Nurse had made an important contribution with the bat, but his one over went for 13, with Simmons launching two half-volleys for big sixes. When not handed freebies on a platter, though, Simmons struggled to score quickly, and with the rest of the top order utterly failing to get going, the Tridents were soon in a seemingly unassailable position. Seemingly.
Enter Pollard
Hayden Walsh, the Patriots' fourth spinner, was also having a pretty good game. When he dismissed Akeal Hosein in the 13th over, his figures read 2.4-0-12-1. Not bad at all. But his first ball to Pollard was a sign of what was to come. It may have been a pretty good wrong'un to most other batsmen, but Pollard's reach allows spinners only the smallest margin for error, and he slog-swept it for an emphatic first-ball six.
When the 17th over began, Pollard had only hit two sixes - the other a ridiculously effortless loft over long-off, off Rashid - in 13 balls. By the time it ended, he had hit four more. With each, Pollard made the young legspinner doubt himself a little more, and by the time the over ended he was firing in quickish darts with little spin on them. That isn't to say he would have held Pollard back if he'd bowled differently, of course.
The contest now took on an entirely different complexion, and the next over brought the Knight Riders the sort of luck a winning team often needs in T20. Sikandar Raza had sacrificed his wicket off the first ball, just to get Pollard on strike, but only two runs came off the next three balls as Raymon Reifer tied Pollard and Khary Pierre down with his left-arm angle and changes of pace. The fifth ball was a pretty good ball too, a slower bouncer, but a top-edge got Pollard four runs. Then came a leg-side swipe off a blockhole ball on the stumps - it was a bit of a miscue, off the inside half of the bat, but all that mattered was that it sped away for four. It also brought up Pollard's fifty, off 22 balls.
The Knight Riders needed 31 now, off 12 balls, and there was nothing fortuitous about Pollard's next two significant interventions. Holder had set a field for the wide yorker, and he got his line right and his length almost right - but almost isn't enough sometimes. He erred in both line and length next ball, and Pollard launched him for another big straight six.

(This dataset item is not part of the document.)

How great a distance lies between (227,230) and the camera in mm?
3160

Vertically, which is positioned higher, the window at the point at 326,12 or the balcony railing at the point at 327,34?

There was still one final twist, of course. Pollard lifted the first ball of the final over beyond the long-on boundary to bring the equation down to 9 off 5, but was run out next ball, Holder firing in a spectacular throw - no bounce, straight into the keeper's gloves - from long-on, to catch him short of retaining the strike.
It could have gone either way, but the big error came from the bowler, Reifer, who sent down a wide and possibly high full-toss with 7 needed off 3. Pierre slashed it over point for six, and all but sealed a wildly improbable win.